* **指示と条件**
「Presented with」を含む行から最後の行までを編集し、「river water」を「canal water」に置き換えて、ほかはそのままにして示してください。画像は答えに入れないでください。

コレクションから抜粋した記録:
=======
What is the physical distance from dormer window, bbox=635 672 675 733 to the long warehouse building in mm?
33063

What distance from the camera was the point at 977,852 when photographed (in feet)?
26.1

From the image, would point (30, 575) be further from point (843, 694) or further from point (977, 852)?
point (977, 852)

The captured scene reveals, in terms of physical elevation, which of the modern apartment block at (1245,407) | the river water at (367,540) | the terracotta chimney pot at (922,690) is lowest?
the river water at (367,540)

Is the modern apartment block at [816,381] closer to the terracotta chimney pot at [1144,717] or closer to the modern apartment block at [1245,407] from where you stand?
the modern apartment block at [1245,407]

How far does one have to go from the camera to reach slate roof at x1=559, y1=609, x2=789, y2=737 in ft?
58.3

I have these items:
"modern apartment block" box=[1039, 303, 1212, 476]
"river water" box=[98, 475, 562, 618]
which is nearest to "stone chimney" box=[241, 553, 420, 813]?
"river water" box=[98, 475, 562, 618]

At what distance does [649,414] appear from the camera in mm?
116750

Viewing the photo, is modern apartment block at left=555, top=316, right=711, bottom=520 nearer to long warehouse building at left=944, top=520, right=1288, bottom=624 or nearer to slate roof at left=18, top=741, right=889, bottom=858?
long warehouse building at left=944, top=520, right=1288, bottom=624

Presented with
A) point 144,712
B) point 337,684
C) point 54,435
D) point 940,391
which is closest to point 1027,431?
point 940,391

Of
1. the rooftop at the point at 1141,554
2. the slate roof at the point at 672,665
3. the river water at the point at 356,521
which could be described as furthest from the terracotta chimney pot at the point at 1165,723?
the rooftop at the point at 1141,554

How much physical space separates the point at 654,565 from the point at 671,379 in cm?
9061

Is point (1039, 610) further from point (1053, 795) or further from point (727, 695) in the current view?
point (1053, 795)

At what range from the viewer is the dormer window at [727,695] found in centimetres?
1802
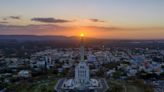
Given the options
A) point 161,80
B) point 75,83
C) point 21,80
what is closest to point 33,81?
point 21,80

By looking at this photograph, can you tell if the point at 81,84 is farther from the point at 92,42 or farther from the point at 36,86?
=======
* **解答**
Presented with
A) point 144,712
B) point 337,684
C) point 54,435
D) point 940,391
which is closest to point 1027,431?
point 940,391

Of
1. the rooftop at the point at 1141,554
2. the slate roof at the point at 672,665
3. the canal water at the point at 356,521
which could be described as furthest from the terracotta chimney pot at the point at 1165,723?
the rooftop at the point at 1141,554

How much physical space separates the point at 654,565 from the point at 671,379 in cm?
9061

Is point (1039, 610) further from point (1053, 795) or further from point (727, 695) in the current view?
point (1053, 795)

At what range from the viewer is the dormer window at [727,695] found in centimetres?
1802
Given the options
A) point 161,80
B) point 75,83
C) point 21,80
what is closest to point 33,81?
point 21,80

By looking at this photograph, can you tell if the point at 81,84 is farther from the point at 92,42 or farther from the point at 36,86?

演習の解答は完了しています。